INSTRUCCIONES DE TRABAJO
Extrae de las filas cada línea en la que aparezca la palabra "peak".

DATOS PROPORCIONADOS
▼▼▼

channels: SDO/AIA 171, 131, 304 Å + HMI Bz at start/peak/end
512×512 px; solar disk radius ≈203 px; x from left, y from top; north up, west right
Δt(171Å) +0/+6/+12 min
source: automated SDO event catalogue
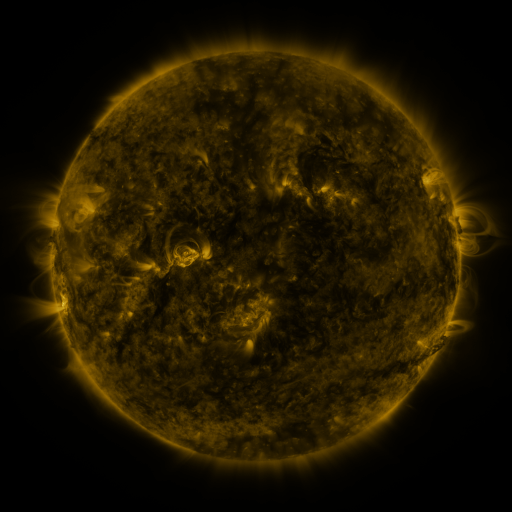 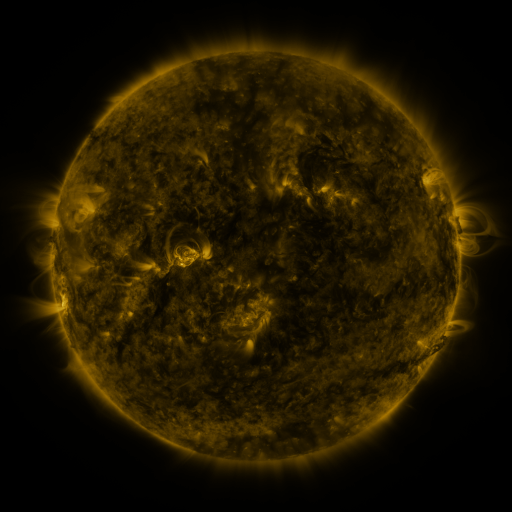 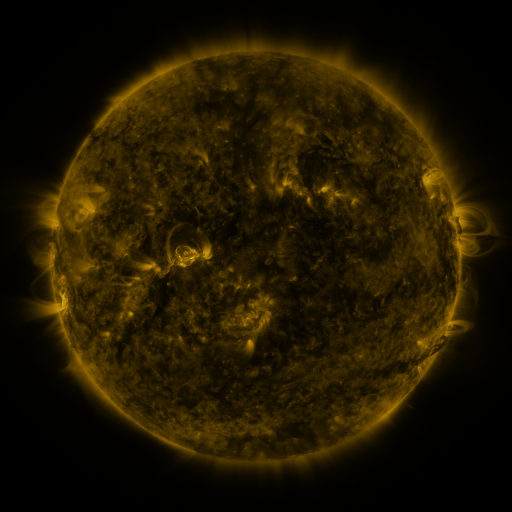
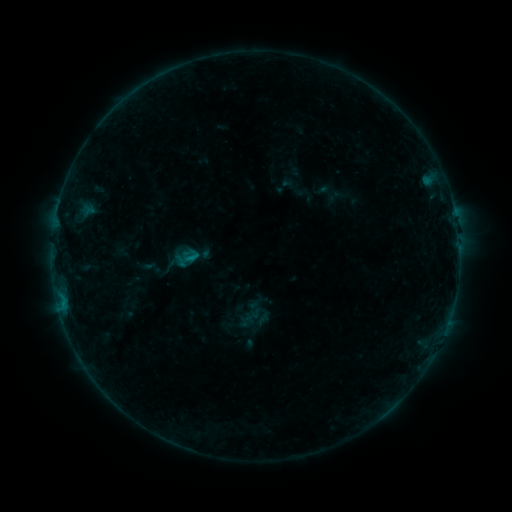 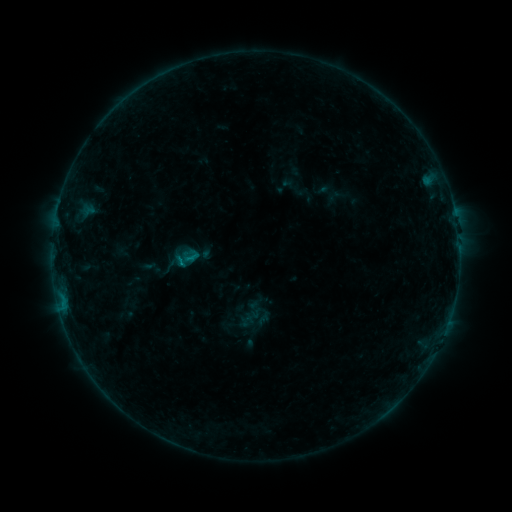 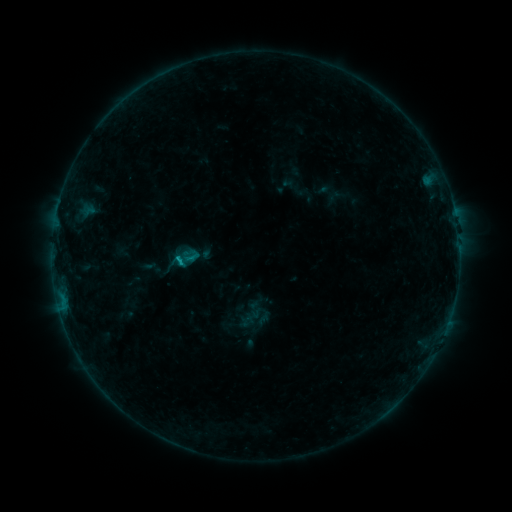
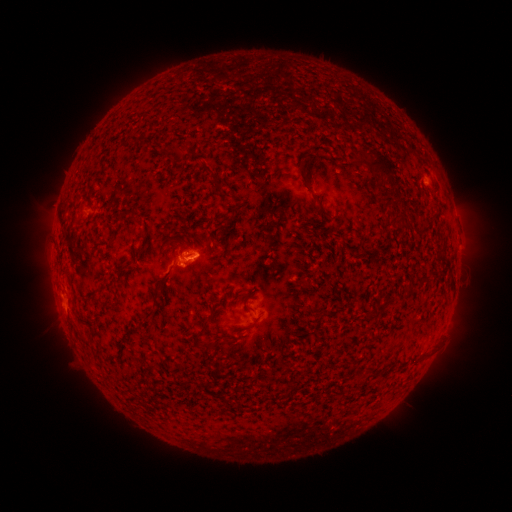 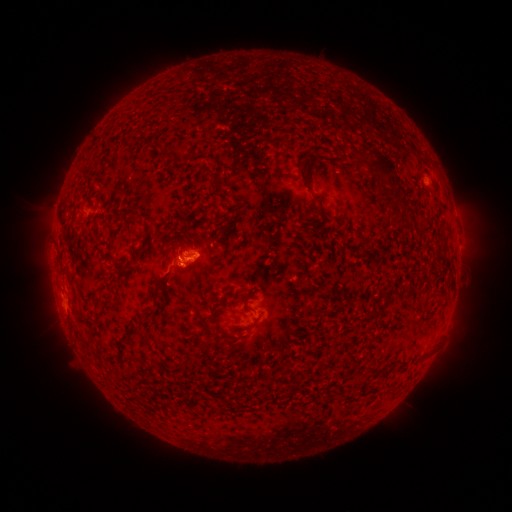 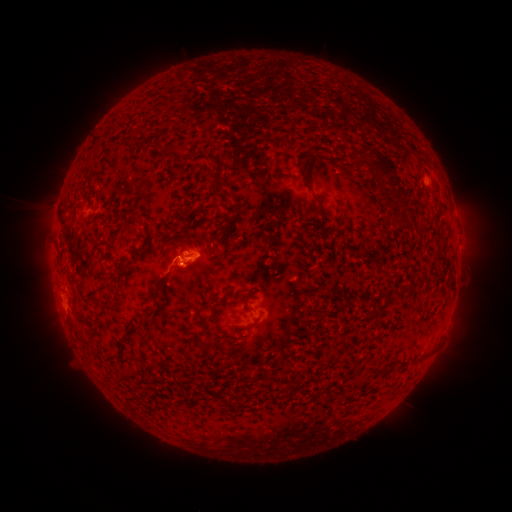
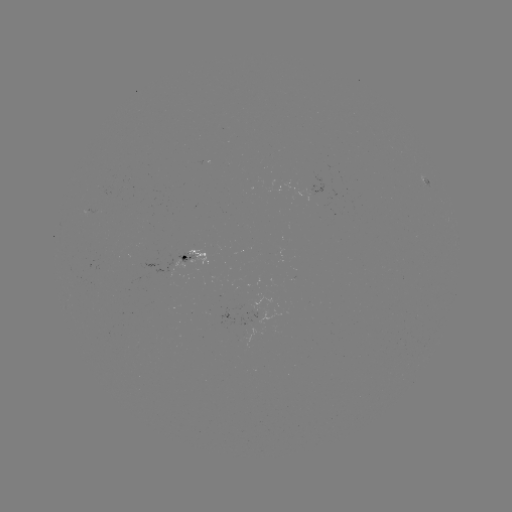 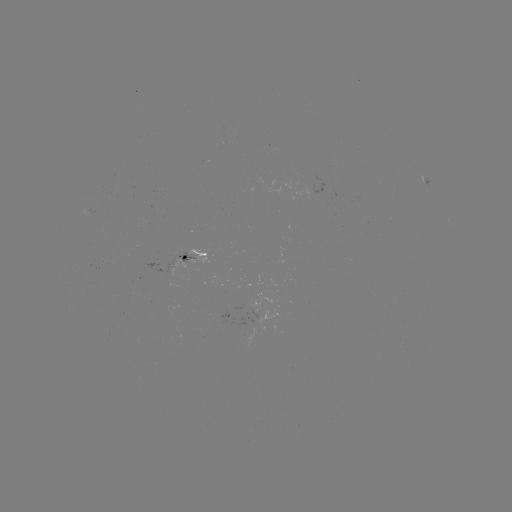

▲▲▲
▼▼▼

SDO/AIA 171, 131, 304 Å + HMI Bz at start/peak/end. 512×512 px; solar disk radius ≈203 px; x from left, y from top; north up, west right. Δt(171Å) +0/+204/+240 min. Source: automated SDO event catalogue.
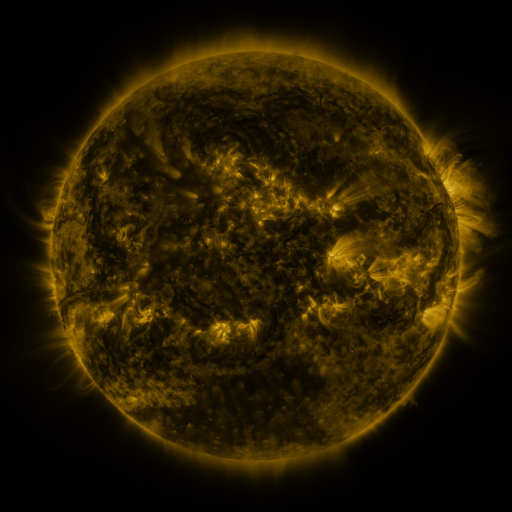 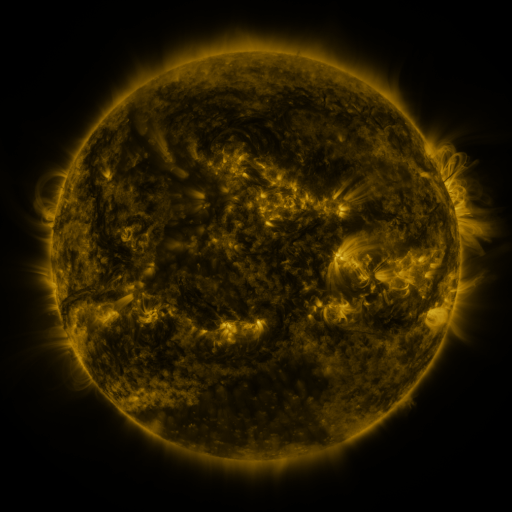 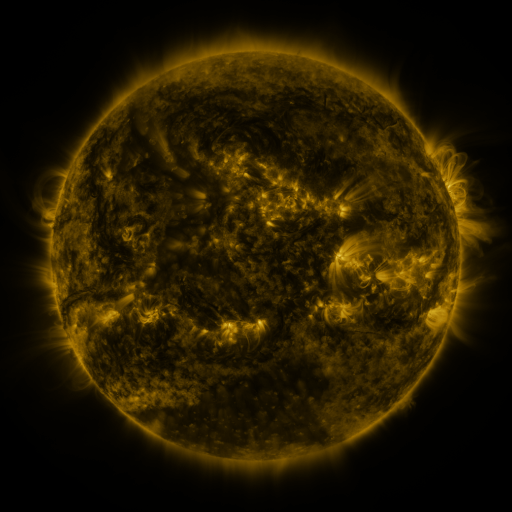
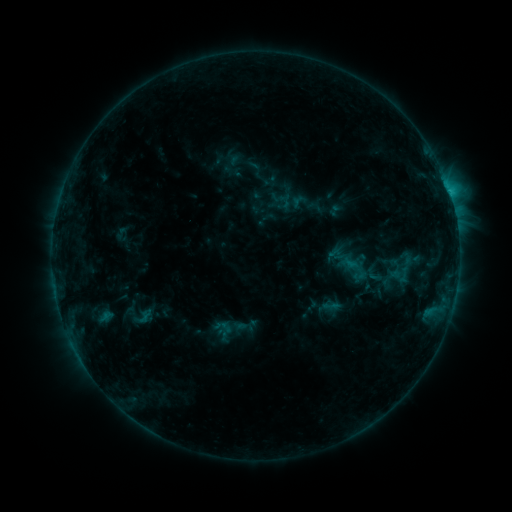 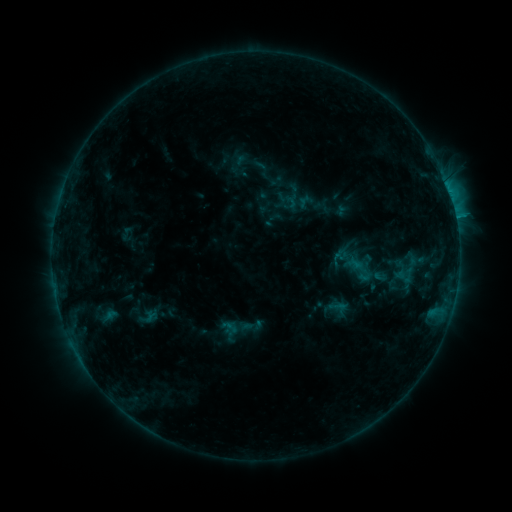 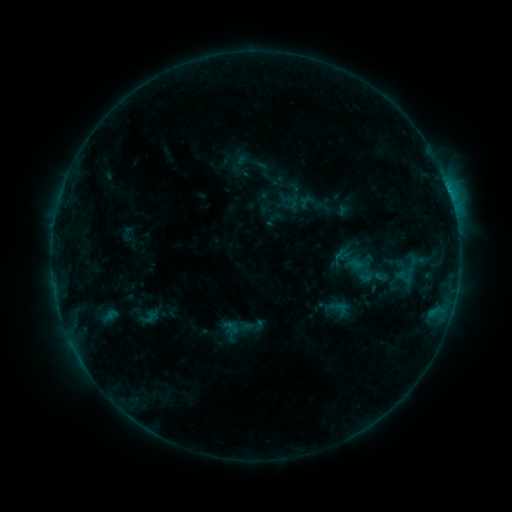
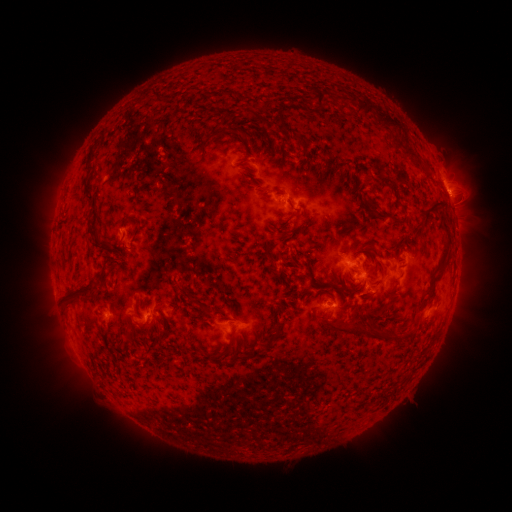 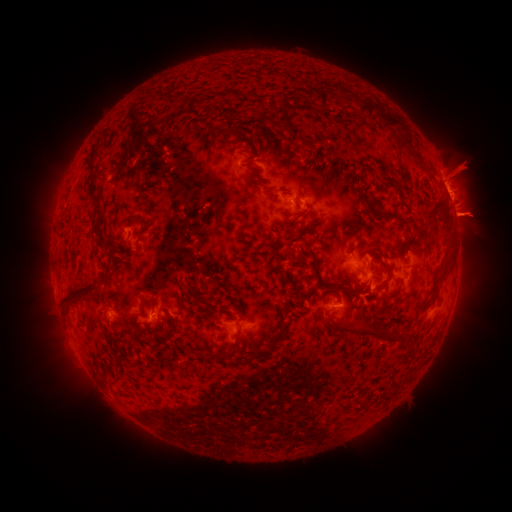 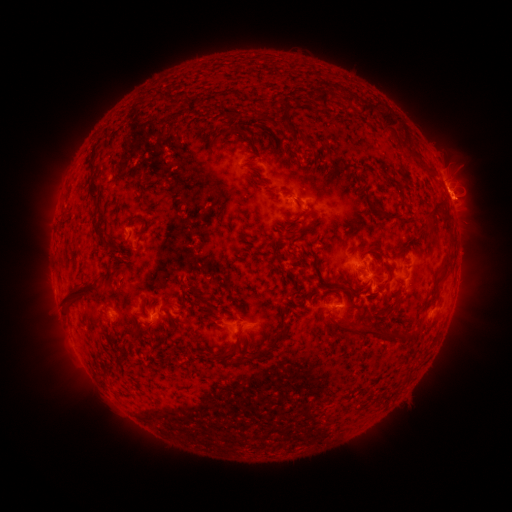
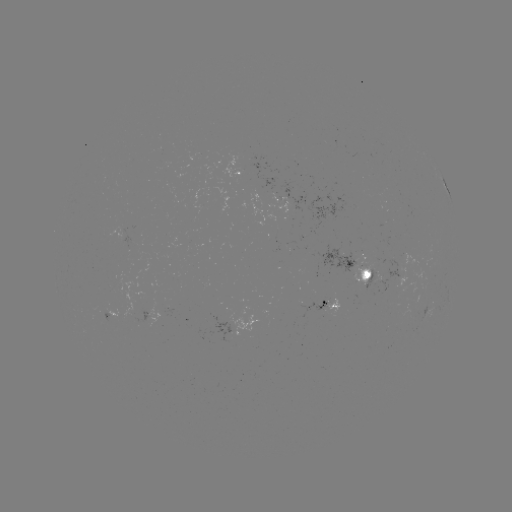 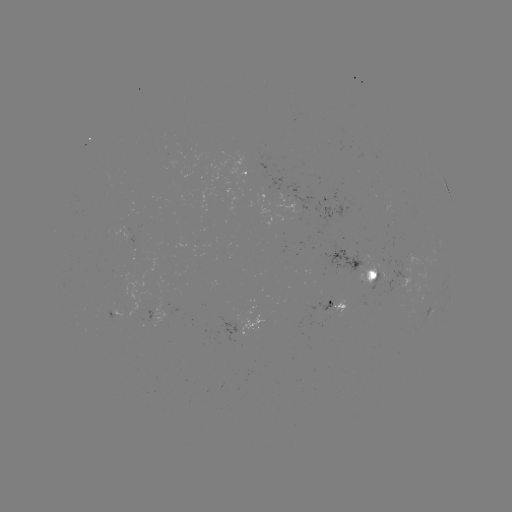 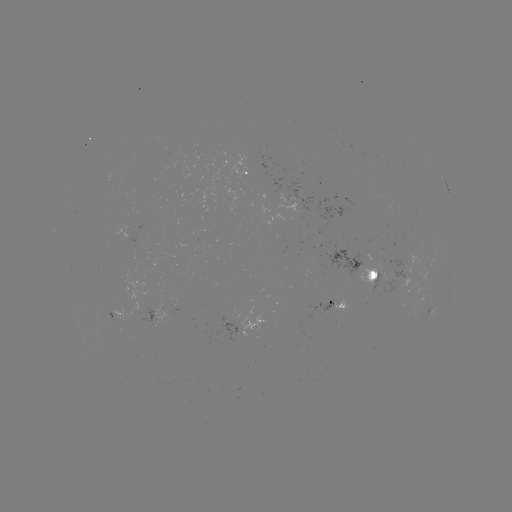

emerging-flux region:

▲▲▲

RESPUESTA AL EJERCICIO
channels: SDO/AIA 171, 131, 304 Å + HMI Bz at start/peak/end
SDO/AIA 171, 131, 304 Å + HMI Bz at start/peak/end. 512×512 px; solar disk radius ≈203 px; x from left, y from top; north up, west right. Δt(171Å) +0/+204/+240 min. Source: automated SDO event catalogue.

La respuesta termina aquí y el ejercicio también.